# EXTRACT:
________

LUDHIANA: In order to check drug abuse in the name of de-addiction, the Punjab Medical Council (PMC) has asked all doctors involved in de-addiction in the state to share their data of patients in the past three years with any government agency on written request as it is mandatory as per the code of ethics.



Tribune News Service

Ludhiana, July 17

In order to check drug abuse in the name of de-addiction, the Punjab Medical Council (PMC) has asked all doctors involved in de-addiction in the state to share their data of patients in the past three years with any government agency on written request as it is mandatory as per the code of ethics.

According to Dr GS Grewal, president, Punjab Medical Council, there were a large number of complaints from the relatives of addicts that their kin were getting habit-forming de-addicting drugs from these centres.

“It is an irony that the addicts end up getting addicted to the drugs which are supposed to help them overcome addiction,” he said.

He said that a number of drug de-addiction centres have been found to be providing such drugs — which have to be used for a limited period only — to the addicts. This defeats the very purpose of the de-addiction exercise.

“In the process of getting rid of the primary addiction, the patient gets into secondary addiction,” he said.

________

# STUDY MATERIAL:
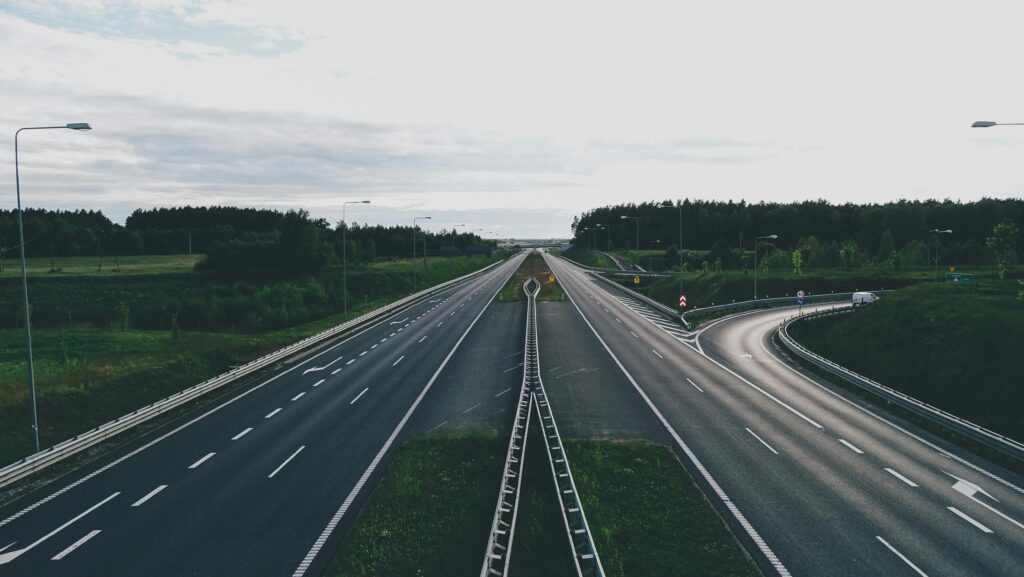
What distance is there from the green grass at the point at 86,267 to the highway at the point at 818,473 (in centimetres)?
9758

________

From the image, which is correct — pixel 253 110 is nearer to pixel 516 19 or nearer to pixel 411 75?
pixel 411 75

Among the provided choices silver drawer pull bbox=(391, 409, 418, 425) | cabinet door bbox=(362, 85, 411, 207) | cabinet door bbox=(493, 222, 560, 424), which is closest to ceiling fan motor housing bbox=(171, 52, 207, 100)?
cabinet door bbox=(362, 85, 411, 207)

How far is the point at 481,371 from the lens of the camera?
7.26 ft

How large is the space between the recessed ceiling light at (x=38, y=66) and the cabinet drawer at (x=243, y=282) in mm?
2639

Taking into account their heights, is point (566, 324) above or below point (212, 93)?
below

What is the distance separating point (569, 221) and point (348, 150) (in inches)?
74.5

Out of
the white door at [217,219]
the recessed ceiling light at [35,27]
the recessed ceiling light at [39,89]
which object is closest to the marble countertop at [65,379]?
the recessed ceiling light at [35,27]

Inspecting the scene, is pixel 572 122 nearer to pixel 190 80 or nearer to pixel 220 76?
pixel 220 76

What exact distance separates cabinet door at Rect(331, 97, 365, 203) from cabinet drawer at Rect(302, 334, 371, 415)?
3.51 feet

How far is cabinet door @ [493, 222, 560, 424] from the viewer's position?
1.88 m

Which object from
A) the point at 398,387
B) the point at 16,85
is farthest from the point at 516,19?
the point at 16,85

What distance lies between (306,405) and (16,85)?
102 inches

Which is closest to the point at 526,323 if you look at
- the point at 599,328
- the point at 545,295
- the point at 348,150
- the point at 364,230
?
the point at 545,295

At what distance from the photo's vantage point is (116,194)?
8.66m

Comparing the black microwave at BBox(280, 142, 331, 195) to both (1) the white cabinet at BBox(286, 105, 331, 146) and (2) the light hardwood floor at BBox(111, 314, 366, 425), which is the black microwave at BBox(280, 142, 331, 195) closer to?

________

# DESCRIPTION OF THE TASK:
Write the next few paragraphs of the news report about the Punjab Medical Council and de-addiction centres, starting after its last sentence. The data here is separate material and has nothing to do with the news report.

# ANSWER TO THE PROBLEM:
The PMC president said that some of the commonly used drugs in de-addiction like buponorphine and tramadol were originally meant for the terminally ill cancer patients as these are very effective pain killers.

Now, these are used for de-addiction purposes also. He said that drugs like buponorphine cannot be given for more than a week to any patient as these are habit-forming.

But the PMC has learnt that these are made easily available to the addicts by some unscrupulous centres, with the addicts getting hooked to these.

“It is required that all doctors treating addiction must save a photo ID of each patient so that they cannot use multiple de-addiction centres to get medicines. The ID used must be mentioned on the prescription as well as on the centre’s record so that the data of total number of patients is not fudged. These details should be sent along with a report to the government,” said Grewal.